## START STORED RECORDS

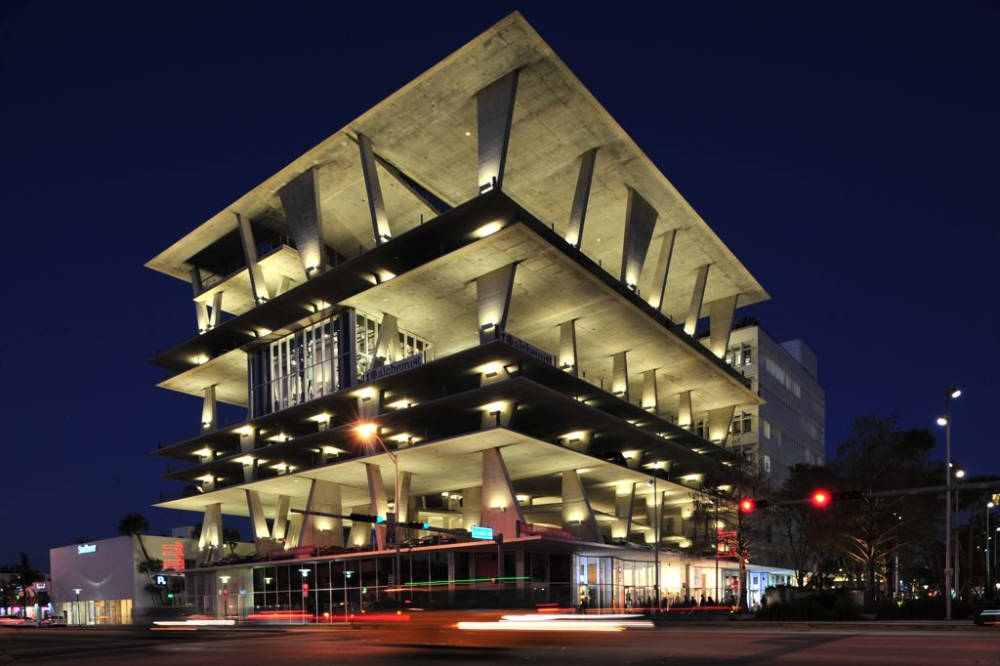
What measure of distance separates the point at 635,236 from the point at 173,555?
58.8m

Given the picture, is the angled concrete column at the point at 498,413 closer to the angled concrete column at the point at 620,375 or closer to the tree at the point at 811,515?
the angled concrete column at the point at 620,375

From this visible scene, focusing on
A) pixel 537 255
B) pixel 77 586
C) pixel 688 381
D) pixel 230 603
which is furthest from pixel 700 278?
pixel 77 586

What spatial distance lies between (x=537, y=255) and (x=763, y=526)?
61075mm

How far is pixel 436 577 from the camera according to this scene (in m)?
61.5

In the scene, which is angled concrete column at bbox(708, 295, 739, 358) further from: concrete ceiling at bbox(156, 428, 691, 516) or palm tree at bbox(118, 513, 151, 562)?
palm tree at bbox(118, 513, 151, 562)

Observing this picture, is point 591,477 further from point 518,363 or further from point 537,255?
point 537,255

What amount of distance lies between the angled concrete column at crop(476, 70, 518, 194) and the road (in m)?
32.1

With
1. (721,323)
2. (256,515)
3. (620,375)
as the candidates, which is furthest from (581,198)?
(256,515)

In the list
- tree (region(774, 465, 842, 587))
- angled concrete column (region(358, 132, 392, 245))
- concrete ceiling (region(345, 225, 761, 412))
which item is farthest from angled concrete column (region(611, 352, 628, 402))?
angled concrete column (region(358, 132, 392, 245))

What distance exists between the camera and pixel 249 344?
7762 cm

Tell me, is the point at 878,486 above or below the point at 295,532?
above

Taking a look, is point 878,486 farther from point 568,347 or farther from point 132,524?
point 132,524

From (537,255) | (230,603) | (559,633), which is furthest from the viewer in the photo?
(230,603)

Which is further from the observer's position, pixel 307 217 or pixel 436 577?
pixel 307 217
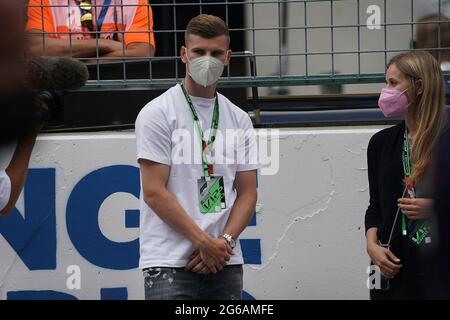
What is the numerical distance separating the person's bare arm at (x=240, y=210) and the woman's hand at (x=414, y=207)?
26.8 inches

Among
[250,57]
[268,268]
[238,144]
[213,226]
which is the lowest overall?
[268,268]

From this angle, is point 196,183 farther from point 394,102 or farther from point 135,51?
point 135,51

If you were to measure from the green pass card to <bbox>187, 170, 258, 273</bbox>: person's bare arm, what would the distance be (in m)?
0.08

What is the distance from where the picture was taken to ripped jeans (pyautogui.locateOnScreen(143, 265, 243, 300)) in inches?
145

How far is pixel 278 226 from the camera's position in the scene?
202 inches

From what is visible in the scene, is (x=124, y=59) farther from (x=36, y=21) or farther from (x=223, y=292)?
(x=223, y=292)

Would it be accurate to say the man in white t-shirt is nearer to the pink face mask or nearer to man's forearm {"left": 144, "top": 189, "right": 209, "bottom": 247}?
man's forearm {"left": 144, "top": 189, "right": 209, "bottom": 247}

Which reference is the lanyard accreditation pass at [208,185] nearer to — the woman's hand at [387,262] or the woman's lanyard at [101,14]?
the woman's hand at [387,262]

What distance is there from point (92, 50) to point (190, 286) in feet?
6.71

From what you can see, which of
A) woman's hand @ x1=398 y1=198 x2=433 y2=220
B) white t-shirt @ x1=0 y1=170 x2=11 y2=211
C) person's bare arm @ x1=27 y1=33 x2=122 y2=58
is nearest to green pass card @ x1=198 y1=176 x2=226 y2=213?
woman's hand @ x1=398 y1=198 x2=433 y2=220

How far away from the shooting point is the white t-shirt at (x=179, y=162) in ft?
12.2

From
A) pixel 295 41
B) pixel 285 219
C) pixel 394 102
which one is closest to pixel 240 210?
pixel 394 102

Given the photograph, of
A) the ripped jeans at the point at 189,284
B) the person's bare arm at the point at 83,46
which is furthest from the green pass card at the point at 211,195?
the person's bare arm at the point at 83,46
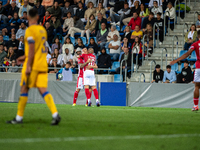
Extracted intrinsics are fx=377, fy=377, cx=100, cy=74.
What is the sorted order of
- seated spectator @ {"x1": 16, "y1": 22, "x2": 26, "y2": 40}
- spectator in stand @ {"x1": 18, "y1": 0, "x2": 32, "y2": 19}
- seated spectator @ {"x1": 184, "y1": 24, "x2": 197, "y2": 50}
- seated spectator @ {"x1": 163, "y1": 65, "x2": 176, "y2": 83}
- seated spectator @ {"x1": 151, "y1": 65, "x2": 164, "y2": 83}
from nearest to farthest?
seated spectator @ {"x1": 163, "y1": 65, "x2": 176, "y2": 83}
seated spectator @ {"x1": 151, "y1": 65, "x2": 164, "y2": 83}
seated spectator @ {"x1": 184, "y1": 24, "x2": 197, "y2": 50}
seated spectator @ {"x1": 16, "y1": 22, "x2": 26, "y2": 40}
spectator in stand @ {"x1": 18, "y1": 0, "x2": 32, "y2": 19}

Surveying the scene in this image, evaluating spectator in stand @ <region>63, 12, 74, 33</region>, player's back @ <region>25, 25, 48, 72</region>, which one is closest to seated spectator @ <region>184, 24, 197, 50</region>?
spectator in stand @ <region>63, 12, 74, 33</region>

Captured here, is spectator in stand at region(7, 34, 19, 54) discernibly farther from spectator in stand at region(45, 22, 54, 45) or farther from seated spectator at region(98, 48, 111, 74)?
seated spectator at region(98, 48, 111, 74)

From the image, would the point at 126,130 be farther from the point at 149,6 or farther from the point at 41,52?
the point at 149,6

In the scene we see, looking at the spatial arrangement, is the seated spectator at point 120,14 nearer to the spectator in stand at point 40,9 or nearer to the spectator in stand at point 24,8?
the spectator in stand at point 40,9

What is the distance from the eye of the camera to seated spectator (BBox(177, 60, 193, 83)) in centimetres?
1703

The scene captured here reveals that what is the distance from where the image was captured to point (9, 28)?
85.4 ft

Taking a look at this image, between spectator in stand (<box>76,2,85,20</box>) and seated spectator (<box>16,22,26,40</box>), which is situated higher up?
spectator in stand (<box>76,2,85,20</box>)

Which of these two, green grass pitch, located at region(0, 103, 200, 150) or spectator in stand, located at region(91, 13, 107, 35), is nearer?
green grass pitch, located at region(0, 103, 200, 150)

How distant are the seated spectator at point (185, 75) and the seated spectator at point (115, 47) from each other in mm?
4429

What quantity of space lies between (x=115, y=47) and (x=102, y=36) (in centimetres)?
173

## END STORED RECORDS

Reproduce the whole listing word for word, setting aside any pictures.

SOLUTION TO THIS EXERCISE:
What measure of distance separates the point at 635,236 from the point at 173,555?
58.8m

Given the picture, is the angled concrete column at the point at 498,413 closer to the angled concrete column at the point at 620,375 or closer to the tree at the point at 811,515?
the angled concrete column at the point at 620,375

From this visible scene, focusing on
A) pixel 537 255
B) pixel 77 586
C) pixel 688 381
D) pixel 230 603
which is furthest from pixel 700 278?
pixel 77 586

What spatial distance lies between (x=537, y=255) and (x=763, y=526)?
61075mm

How far is pixel 436 577 from the camera according to this scene (in m)?
61.5

In the scene, which is angled concrete column at bbox(708, 295, 739, 358) further from: concrete ceiling at bbox(156, 428, 691, 516) or palm tree at bbox(118, 513, 151, 562)?
palm tree at bbox(118, 513, 151, 562)

Observing this picture, is point 591,477 further from point 518,363 or further from point 537,255?
point 537,255

What amount of distance lies between the angled concrete column at crop(476, 70, 518, 194) and the road (in m)?
32.1

With
1. (721,323)
2. (256,515)
3. (620,375)
as the candidates, which is furthest from (581,198)?
(256,515)

In the list
- tree (region(774, 465, 842, 587))
- angled concrete column (region(358, 132, 392, 245))
- concrete ceiling (region(345, 225, 761, 412))
which item is farthest from angled concrete column (region(611, 352, 628, 402))?
angled concrete column (region(358, 132, 392, 245))

What distance exists between the camera and pixel 249 344?
7762 cm

Tell me, is the point at 878,486 above or below the point at 295,532?
above

Taking a look, is point 878,486 farther from point 568,347 or farther from point 132,524?
point 132,524

From (537,255) | (230,603) | (559,633), which is furthest from the viewer in the photo?
(230,603)

Which is further from the observer's position, pixel 307 217 or pixel 436 577?
pixel 307 217
What is the numerical distance separating the person's bare arm at (x=240, y=210) and the woman's hand at (x=414, y=207)?
26.8 inches

Among
[250,57]
[268,268]
[238,144]
[213,226]
which is the lowest overall?
[268,268]

From this angle, is point 196,183 farther from point 394,102 or farther from point 135,51?
point 135,51

If you were to measure from the green pass card to <bbox>187, 170, 258, 273</bbox>: person's bare arm, what would the distance be (in m)?
0.08

What is the distance from where the picture was taken to ripped jeans (pyautogui.locateOnScreen(143, 265, 243, 300)) in inches?
145

How far is pixel 278 226 from the camera's position in the scene?
202 inches

From what is visible in the scene, is (x=124, y=59) farther from (x=36, y=21) or farther from (x=223, y=292)?
(x=223, y=292)

Would it be accurate to say the man in white t-shirt is nearer to the pink face mask or nearer to man's forearm {"left": 144, "top": 189, "right": 209, "bottom": 247}?
man's forearm {"left": 144, "top": 189, "right": 209, "bottom": 247}

Which reference is the lanyard accreditation pass at [208,185] nearer to — the woman's hand at [387,262] or the woman's lanyard at [101,14]?
the woman's hand at [387,262]

What distance is there from point (92, 50) to point (190, 286) in feet?
6.71

From what you can see, which of
A) woman's hand @ x1=398 y1=198 x2=433 y2=220
B) white t-shirt @ x1=0 y1=170 x2=11 y2=211
C) person's bare arm @ x1=27 y1=33 x2=122 y2=58
is nearest to green pass card @ x1=198 y1=176 x2=226 y2=213?
woman's hand @ x1=398 y1=198 x2=433 y2=220

How far away from the shooting point is the white t-shirt at (x=179, y=162) in ft?
12.2

From
A) pixel 295 41
B) pixel 285 219
C) pixel 394 102
which one is closest to pixel 240 210?
pixel 394 102

Given the photograph, of
A) the ripped jeans at the point at 189,284
B) the person's bare arm at the point at 83,46
which is furthest from the green pass card at the point at 211,195?
the person's bare arm at the point at 83,46
Extracted intrinsics are fx=377, fy=377, cx=100, cy=74.
What is the sorted order of
- seated spectator @ {"x1": 16, "y1": 22, "x2": 26, "y2": 40}
- spectator in stand @ {"x1": 18, "y1": 0, "x2": 32, "y2": 19}
- seated spectator @ {"x1": 184, "y1": 24, "x2": 197, "y2": 50}
- seated spectator @ {"x1": 163, "y1": 65, "x2": 176, "y2": 83}
- seated spectator @ {"x1": 151, "y1": 65, "x2": 164, "y2": 83}
from nearest to farthest?
seated spectator @ {"x1": 163, "y1": 65, "x2": 176, "y2": 83}
seated spectator @ {"x1": 151, "y1": 65, "x2": 164, "y2": 83}
seated spectator @ {"x1": 184, "y1": 24, "x2": 197, "y2": 50}
seated spectator @ {"x1": 16, "y1": 22, "x2": 26, "y2": 40}
spectator in stand @ {"x1": 18, "y1": 0, "x2": 32, "y2": 19}

Surveying the scene in this image, evaluating spectator in stand @ <region>63, 12, 74, 33</region>, player's back @ <region>25, 25, 48, 72</region>, which one is closest to seated spectator @ <region>184, 24, 197, 50</region>?
spectator in stand @ <region>63, 12, 74, 33</region>

Captured here, is spectator in stand at region(7, 34, 19, 54) discernibly farther from spectator in stand at region(45, 22, 54, 45) or farther from seated spectator at region(98, 48, 111, 74)?
seated spectator at region(98, 48, 111, 74)

From the image, would the point at 126,130 be farther from the point at 149,6 or farther from the point at 41,52?
the point at 149,6

In the scene we see, looking at the spatial arrangement, is the seated spectator at point 120,14 nearer to the spectator in stand at point 40,9 or nearer to the spectator in stand at point 24,8?
the spectator in stand at point 40,9

What is the distance from the eye of the camera to seated spectator (BBox(177, 60, 193, 83)) in centimetres?
1703

The scene captured here reveals that what is the distance from where the image was captured to point (9, 28)?
85.4 ft

Taking a look at this image, between spectator in stand (<box>76,2,85,20</box>) and seated spectator (<box>16,22,26,40</box>), which is situated higher up?
spectator in stand (<box>76,2,85,20</box>)

Which of these two, green grass pitch, located at region(0, 103, 200, 150) or spectator in stand, located at region(91, 13, 107, 35), is nearer?
green grass pitch, located at region(0, 103, 200, 150)

How distant are the seated spectator at point (185, 75) and the seated spectator at point (115, 47) from each other in mm?
4429

What quantity of space lies between (x=115, y=47) and (x=102, y=36) (in centimetres)?
173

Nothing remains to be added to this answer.